Repeat every line from the line containing "Pics of freshly" to the end of the data, exactly. Leave the pictures out.
***** Recorded data *****
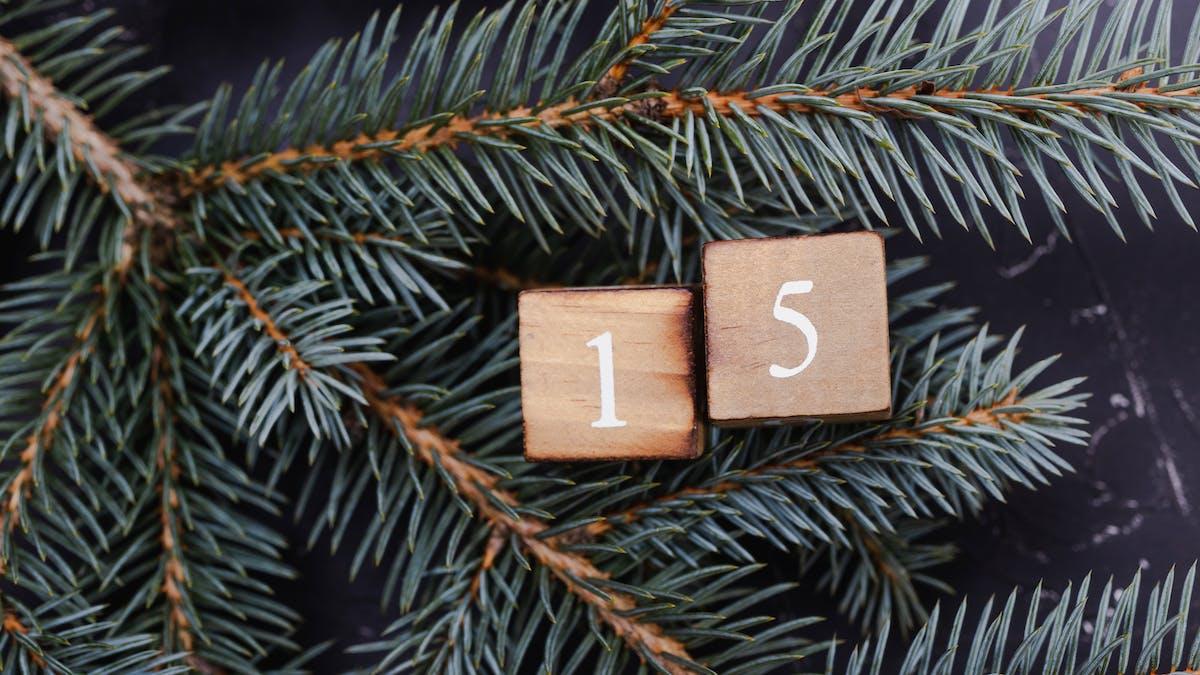 Lucka 15 - LCHF-smarta tips för ett riktigt gott julbord!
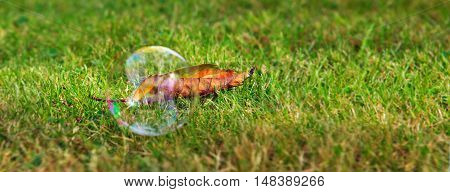 The rainbow bubbles from the bubble blower.Soap bubbles on green natural background.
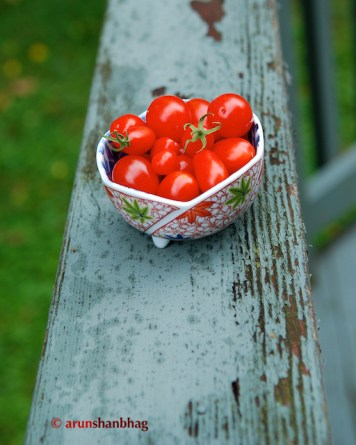 Pics of freshly harvested Cherry Tomatoes from the Garden by Arun Shanbhag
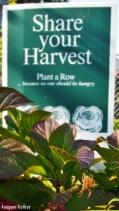 """Share your Harvest"", Portland"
*****
- **Reply**:
 Pics of freshly harvested Cherry Tomatoes from the Garden by Arun Shanbhag
 """Share your Harvest"", Portland"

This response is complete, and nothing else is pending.